Your Body Is Stressed. It's Not Being Dramatic.
I have this conversation almost every single day in the office. Someone comes in, rattles off a list of things going on with them or their kid, and then says something like "I don't know, maybe I'm overthinking it." And I have to stop them because no, actually, your body is not overthinking it. Your body is doing exactly what it's supposed to do. It's adapting. The question is just: what is it adapting to?
Your nervous system is running 24/7 whether you acknowledge it or not. It controls everything. Your breathing, your digestion, your immune response, how your kid's brain develops, how well you sleep, why your shoulders are basically earrings at this point. When it's working well, you don't even notice it. When it's overloaded, you notice it in a hundred different ways that seem totally unrelated but usually aren't.
In chiropractic, we talk about three main categories of things that stress your nervous system. We call them the Three T's: Thoughts, Traumas, and Toxins. I know, very creative. But stick with me because once you get this, a lot of stuff starts clicking.
Thoughts (yes, your feelings are doing something physical to you)
I know "stress affects your body" sounds like something on a motivational poster, but I want to be specific about what's actually happening because it's kind of wild. When you're anxious, grieving, running on fumes, or just low-key freaking out about your bank account, your body responds the same way it would if a bear walked into the room. Cortisol spikes. Your muscles tighten up. Digestion slows to a crawl because your body doesn't care about digesting lunch when it thinks you're being chased. Your immune system takes a back seat.
That response is great if there's an actual bear. It is less great when the "bear" is your inbox, your toddler's sleep regression, and the fact that you forgot to defrost something for dinner. Again.
When that stress state becomes your baseline, your nervous system gets stuck in it. And a nervous system stuck in fight-or-flight isn't healing, isn't regulating, and isn't doing its best work. This is also why I don't just ask about your physical stuff when you come in. How are you sleeping? How's your stress? Because you cannot separate those things from what's happening in your body.
Traumas (and no, you don't have to have been in a car accident)
Most people hear "trauma" and think major injury. And sure, those count. But so does being born. So does the C-section your baby came out of, or the vacuum that helped them along. So does the fall your three-year-old took off the couch last week that you're pretty sure was fine but also you're not totally sure. So does sitting at a desk for eight hours hunched over a laptop, or babywearing on the same hip for two years straight because your kid refuses the other side.
Physical stress accumulates. It doesn't matter how big or small it is. When the spine gets tweaked and stays tweaked, it affects how the nervous system communicates with the rest of the body. Not just in a "your back hurts" way. In a "your kid can't latch, has colic, is constipated, won't sleep, is hitting meltdowns constantly" kind of way. Tension in the nervous system shows up differently in every person, which is why two kids with the same birth history can present completely differently.
This is what adjustments are actually for. Not cracking backs for fun (although, honestly, satisfying). Restoring communication in the nervous system so the body can do what it's already trying to do.
Toxins (your liver is tired and it would like you to know)
Your body filters stuff constantly.

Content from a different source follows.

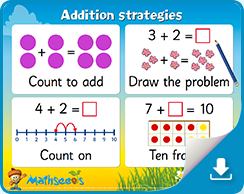 math problem solving checklist i need help solving a math problem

Your liver, your kidneys, your lymphatic system, your gut are all working together to process and clear out what you don't need. That includes the pesticides on your non-organic strawberries, the fragrance in your laundry detergent, the pollution you drove through this morning, and yes, the ingredients in products you're probably using on your kid right now without realizing it.
Nobody can avoid all of it. I'm not going to tell you to throw out everything in your house and go live in a yurt. But there's a real difference between a body that has a manageable toxic load and one that is constantly overwhelmed by it. When the system gets backed up, things start going sideways: skin flares, hormonal stuff, brain fog, energy crashes, kids who have mystery rashes and food sensitivities that seem to multiply. The body is trying to tell you the filter is full.
What you can actually do about all of this
Two things. Reduce the load where you can, and build up your body's ability to handle what you can't reduce.
Chiropractic helps with the second part. A nervous system that isn't carrying a ton of physical stress is better at handling the mental and chemical stress that comes at it. That's not a sales pitch, that's just how the system works. But it works best when you're also doing the other stuff: moving, eating real food most of the time, actually processing your emotions instead of just white-knuckling through everything, and surrounding yourself with practitioners who look at the whole picture instead of just the symptom in front of them.
That's what we're going for at Peapod. Not just getting you out of pain and sending you on your way, but actually helping your family build a nervous system that can handle life.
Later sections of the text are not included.